10. Recycler la matière organique pour fournir un compost de qualité aux agriculteurs
La réduction des engrais de synthèse dont le bilan carbone est très mauvais peut être avantageusement compensé par le recyclage de proximité de tous les déchets végétaux des particuliers et collectivités. C’est au stade des communautés de communes qu’il faut organiser la fabrication de compost à destination de l’agriculture locale. La région interviendra en soutien. L’entretien des haies, bois et autre élément du paysage peut être une source de matière compostable ou BRF et créateur d’emploi.
11. Passer de 2% à 20 % de surfaces cultivées en bio en Aquitaine
De par son cahier des charges l’Agriculture biologique s’inscrit largement dans les mesures décrites plus haut. Il conviendra d’appuyer fortement son développement dans un contexte d’augmentation de la demande en produits bio et un déficit persistant de production locale et nationale.
D’autre part le marasme dans les productions conventionnelles (- 35 % de revenu en moyenne nationale,- 20% en Aquitaine) devrait favoriser la conversion en bio. A cet effet, la prise en charge des frais de certification des opérateurs par la Région sera maintenue, ainsi que l’aide à l’acquisition de matériel spécifique.

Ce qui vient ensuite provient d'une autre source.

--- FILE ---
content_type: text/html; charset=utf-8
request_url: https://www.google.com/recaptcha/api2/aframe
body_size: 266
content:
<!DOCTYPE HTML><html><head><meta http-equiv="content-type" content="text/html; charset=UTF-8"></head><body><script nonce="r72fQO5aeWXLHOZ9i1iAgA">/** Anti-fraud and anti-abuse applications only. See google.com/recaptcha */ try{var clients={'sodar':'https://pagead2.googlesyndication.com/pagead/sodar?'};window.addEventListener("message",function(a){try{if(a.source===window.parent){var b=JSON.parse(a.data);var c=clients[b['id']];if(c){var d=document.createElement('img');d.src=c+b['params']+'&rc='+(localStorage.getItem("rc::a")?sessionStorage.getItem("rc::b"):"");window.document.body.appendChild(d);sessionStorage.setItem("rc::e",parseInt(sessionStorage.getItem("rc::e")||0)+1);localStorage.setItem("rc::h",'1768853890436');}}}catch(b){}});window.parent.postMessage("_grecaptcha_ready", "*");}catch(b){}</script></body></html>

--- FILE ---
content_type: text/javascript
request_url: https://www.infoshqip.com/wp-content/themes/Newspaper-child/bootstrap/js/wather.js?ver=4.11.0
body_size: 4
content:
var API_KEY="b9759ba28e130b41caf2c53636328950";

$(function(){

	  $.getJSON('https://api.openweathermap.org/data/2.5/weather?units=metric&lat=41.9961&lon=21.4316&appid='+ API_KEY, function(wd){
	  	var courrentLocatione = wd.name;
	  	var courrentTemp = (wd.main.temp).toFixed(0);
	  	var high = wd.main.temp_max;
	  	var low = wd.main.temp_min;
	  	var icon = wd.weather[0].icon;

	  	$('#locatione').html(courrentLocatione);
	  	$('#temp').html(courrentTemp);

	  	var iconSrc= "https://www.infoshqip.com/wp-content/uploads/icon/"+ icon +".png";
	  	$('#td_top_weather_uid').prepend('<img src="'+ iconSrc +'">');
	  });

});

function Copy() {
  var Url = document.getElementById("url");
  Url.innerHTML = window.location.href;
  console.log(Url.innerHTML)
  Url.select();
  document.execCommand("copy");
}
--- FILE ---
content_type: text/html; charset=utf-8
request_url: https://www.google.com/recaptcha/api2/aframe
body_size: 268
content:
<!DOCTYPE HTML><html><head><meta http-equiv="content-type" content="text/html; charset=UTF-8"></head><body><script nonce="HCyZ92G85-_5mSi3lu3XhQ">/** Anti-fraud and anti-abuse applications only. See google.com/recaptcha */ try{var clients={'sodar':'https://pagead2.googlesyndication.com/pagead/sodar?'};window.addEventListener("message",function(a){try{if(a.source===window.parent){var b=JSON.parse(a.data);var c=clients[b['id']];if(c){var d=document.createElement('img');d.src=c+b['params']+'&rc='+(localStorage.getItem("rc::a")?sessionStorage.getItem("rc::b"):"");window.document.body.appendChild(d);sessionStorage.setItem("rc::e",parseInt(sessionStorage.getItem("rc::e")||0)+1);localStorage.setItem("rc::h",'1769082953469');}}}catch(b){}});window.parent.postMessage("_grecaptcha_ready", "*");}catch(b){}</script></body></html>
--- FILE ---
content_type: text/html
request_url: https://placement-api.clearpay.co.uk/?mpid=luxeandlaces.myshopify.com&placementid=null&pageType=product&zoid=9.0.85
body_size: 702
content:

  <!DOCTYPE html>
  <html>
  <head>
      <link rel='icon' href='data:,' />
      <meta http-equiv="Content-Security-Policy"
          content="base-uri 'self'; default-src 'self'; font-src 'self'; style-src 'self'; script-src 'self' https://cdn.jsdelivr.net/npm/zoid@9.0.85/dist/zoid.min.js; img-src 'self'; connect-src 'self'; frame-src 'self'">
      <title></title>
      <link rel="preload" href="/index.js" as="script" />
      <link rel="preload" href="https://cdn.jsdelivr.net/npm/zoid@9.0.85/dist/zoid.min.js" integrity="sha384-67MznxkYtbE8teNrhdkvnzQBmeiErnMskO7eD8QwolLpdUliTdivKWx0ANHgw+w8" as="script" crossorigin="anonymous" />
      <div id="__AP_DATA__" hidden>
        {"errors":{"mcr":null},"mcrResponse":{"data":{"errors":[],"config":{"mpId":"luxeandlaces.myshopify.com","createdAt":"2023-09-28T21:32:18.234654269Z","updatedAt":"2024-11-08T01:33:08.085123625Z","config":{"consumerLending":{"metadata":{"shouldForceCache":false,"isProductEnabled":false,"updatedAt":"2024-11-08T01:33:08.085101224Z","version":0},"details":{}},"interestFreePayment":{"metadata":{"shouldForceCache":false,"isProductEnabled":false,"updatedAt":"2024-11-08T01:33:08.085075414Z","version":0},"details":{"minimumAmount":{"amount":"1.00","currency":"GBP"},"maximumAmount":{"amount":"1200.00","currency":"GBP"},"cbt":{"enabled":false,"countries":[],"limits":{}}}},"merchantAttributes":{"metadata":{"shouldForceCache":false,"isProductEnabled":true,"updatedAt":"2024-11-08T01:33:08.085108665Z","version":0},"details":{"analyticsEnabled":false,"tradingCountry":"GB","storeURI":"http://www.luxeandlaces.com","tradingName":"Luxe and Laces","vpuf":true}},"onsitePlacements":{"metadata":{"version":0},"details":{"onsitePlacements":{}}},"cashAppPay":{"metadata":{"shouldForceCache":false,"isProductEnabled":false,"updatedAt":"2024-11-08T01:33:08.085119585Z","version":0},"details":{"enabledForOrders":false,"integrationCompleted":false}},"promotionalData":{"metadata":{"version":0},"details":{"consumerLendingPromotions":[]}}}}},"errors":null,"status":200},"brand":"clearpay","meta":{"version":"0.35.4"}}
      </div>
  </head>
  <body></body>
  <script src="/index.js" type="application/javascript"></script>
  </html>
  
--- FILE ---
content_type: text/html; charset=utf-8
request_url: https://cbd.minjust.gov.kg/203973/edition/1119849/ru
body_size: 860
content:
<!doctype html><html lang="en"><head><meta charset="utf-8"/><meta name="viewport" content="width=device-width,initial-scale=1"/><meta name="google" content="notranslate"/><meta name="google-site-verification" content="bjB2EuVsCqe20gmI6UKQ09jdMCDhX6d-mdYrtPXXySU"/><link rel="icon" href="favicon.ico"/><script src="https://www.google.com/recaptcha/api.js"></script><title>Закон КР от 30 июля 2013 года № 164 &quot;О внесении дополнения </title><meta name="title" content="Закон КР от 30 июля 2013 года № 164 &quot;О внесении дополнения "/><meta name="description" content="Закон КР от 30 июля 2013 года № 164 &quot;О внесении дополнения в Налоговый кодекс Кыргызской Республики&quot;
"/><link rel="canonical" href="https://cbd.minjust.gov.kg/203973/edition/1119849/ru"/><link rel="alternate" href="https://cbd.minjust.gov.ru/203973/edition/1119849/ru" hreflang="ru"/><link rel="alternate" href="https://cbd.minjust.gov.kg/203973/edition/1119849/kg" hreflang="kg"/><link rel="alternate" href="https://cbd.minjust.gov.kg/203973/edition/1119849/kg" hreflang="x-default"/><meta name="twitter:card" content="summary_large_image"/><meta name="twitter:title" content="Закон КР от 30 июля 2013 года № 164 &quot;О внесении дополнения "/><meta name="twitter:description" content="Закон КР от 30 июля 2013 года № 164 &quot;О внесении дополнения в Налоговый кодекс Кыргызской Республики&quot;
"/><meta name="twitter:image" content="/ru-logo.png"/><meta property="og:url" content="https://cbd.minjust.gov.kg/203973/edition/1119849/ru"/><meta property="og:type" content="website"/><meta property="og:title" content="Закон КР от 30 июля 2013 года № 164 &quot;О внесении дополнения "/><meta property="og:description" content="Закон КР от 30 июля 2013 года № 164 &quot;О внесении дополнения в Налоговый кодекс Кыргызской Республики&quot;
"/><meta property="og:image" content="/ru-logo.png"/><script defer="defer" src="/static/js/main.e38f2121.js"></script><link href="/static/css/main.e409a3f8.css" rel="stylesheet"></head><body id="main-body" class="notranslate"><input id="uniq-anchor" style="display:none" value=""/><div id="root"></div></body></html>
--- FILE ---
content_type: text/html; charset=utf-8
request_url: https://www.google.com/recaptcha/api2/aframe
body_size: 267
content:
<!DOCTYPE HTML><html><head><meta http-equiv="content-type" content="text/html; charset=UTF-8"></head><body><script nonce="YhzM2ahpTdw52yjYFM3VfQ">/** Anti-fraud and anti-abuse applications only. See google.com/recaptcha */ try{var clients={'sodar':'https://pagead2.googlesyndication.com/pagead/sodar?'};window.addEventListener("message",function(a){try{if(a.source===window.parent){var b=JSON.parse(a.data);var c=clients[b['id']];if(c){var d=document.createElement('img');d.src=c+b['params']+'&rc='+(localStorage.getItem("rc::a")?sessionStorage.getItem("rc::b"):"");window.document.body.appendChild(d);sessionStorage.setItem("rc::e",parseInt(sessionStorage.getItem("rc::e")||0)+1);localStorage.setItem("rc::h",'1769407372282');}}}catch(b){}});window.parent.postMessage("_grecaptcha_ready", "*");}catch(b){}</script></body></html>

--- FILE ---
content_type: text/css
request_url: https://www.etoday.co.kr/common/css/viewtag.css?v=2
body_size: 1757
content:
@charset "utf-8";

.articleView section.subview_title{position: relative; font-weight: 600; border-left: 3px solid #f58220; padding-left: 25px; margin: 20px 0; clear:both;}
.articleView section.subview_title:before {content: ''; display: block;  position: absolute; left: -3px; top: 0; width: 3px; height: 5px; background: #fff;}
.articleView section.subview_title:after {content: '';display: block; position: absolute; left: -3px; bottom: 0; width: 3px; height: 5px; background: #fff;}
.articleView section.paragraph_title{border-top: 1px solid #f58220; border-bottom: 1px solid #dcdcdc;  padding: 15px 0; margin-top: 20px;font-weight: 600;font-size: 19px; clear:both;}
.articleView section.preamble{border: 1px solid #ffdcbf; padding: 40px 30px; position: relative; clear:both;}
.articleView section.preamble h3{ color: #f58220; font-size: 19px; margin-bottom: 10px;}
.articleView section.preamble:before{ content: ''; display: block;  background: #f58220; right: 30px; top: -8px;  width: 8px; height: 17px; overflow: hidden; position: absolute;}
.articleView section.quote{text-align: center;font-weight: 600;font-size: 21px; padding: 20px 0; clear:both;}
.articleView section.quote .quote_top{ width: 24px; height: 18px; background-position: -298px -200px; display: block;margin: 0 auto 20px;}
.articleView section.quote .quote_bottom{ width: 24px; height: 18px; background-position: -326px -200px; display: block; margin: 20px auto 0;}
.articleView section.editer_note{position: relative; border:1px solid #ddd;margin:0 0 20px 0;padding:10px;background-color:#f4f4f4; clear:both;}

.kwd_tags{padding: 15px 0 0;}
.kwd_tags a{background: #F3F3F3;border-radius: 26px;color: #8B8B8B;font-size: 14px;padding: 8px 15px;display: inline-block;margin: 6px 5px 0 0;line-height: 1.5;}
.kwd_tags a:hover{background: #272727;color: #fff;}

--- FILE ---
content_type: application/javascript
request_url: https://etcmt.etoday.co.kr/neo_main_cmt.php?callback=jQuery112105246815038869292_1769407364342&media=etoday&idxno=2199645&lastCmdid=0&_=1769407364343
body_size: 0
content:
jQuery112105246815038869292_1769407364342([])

Le soutien et l’accompagnement des agriculteurs dans la conversion et l’approfondissement des pratiques de l’Agriculture biologique fera l’objet d’un plan régional associant les structures de développement sur le terrain, avec des aides financières substantielles à l’ha. La formation en Agriculture biologique fera l’objet d’une évaluation afin d’en mesurer son adéquation aux besoins et aux objectifs de développement qualitatif et quantitatif.
12. Soutenir et redynamiser la coopération, de la production à la commercialisation
L'agriculture a une longue tradition de coopération qu’il s’agit de conforter.
13. Soutenir le retour aux fondamentaux d'une viticulture de qualité, expression authentique de nos terroirs afin qu’elle échappe à la crise actuelle.